I note that the farm-in agreement is conditional on consent of the OGA to the transfer from Europa Oil & Gas, and on approvals being received from the local Council and the Environment Agency, but IMHO they can be reasonably expected to be forthcoming.
Initial production of an estimated 50bbl/day net to UPL is expected early in 2017 with additional, contingent resources and further potential upside in connected fields.
Also being acquired from EOG is a 10% interest in PEDL 182, which is the Broughton prospect which was previously drilled by BP who found oil. Broughton has estimated mean gross unrisked recoverable resources of 1.85 MMbo.
In addition, UPL has a 25% interest (subject to OGA assignment approval) in Block SK46c, East Midlands, which includes the Hardstoft Oil Field, from which oil has been previously drilled.

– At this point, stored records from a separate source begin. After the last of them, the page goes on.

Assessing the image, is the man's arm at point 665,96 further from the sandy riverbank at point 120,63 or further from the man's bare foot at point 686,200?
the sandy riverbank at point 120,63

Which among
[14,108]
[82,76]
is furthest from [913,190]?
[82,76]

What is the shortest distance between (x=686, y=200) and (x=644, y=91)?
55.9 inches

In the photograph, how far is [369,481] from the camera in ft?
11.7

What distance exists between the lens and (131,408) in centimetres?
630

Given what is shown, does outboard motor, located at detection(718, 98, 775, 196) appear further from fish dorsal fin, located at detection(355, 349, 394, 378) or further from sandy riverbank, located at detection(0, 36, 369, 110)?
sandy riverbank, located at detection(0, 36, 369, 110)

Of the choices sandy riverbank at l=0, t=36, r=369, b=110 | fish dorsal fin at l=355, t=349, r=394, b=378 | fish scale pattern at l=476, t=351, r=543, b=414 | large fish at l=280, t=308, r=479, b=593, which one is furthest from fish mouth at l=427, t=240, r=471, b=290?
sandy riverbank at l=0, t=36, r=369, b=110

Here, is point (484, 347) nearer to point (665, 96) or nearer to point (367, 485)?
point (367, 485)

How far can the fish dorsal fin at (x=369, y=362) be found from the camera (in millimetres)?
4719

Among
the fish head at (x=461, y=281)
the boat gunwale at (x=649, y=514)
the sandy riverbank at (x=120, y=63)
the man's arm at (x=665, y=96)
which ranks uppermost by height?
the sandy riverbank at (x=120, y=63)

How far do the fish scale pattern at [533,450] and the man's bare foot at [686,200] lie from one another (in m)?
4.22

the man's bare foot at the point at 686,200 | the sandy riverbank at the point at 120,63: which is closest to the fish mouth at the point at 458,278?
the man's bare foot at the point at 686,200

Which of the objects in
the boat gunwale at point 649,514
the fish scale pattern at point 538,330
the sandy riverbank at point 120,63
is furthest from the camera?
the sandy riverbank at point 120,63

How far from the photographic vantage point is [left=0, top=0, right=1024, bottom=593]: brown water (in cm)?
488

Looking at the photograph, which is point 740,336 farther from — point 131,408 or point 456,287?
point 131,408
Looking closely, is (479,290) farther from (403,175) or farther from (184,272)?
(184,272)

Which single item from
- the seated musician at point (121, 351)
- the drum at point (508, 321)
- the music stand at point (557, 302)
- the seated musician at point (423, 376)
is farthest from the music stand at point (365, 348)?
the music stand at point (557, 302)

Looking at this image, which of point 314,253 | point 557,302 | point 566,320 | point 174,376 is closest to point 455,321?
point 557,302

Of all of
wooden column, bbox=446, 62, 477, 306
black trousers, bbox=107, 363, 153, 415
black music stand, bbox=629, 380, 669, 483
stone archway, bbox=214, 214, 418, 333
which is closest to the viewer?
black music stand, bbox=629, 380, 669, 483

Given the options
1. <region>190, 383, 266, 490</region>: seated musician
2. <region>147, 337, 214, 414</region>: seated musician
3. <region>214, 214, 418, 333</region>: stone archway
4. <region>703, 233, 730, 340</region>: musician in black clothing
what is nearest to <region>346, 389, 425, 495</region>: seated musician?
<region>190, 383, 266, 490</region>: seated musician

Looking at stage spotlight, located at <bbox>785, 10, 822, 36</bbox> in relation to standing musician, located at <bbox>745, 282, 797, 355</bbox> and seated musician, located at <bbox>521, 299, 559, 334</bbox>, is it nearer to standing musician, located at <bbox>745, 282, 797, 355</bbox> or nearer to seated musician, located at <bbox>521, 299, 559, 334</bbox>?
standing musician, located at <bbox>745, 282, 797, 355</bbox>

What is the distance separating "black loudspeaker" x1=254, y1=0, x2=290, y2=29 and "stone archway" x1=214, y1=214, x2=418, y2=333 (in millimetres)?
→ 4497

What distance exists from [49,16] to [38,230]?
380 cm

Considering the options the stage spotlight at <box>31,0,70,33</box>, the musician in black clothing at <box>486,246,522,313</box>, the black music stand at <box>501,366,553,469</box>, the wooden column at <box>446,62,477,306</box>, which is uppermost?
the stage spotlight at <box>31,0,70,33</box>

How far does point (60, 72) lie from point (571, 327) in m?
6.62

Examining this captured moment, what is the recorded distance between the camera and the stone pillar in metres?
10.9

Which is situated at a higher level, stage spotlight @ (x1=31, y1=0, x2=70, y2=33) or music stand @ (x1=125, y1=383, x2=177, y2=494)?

An independent CPR estimates there to be 3.10 MMbbl of contingent resource plus 3.65 MMbbl prospective resource in the broader Hardstoft structure alone, all sitting in Block SK46c and on a 'best' or central case basis it is further estimated that the chance of success for the contingent resource is 80% and 64% for the prospective resource - decent %ages.
Based on an oil price of $50, UPL's interest in Hardstoft has a NPV of 2.68p per share! At $60, a NPV of 3.80p! (extracted from UPL's October presentation.
The SP was up over 6% on Friday and I can see this heading past the previous high of 1.6p in no time at all. The mcap is just £5.4m.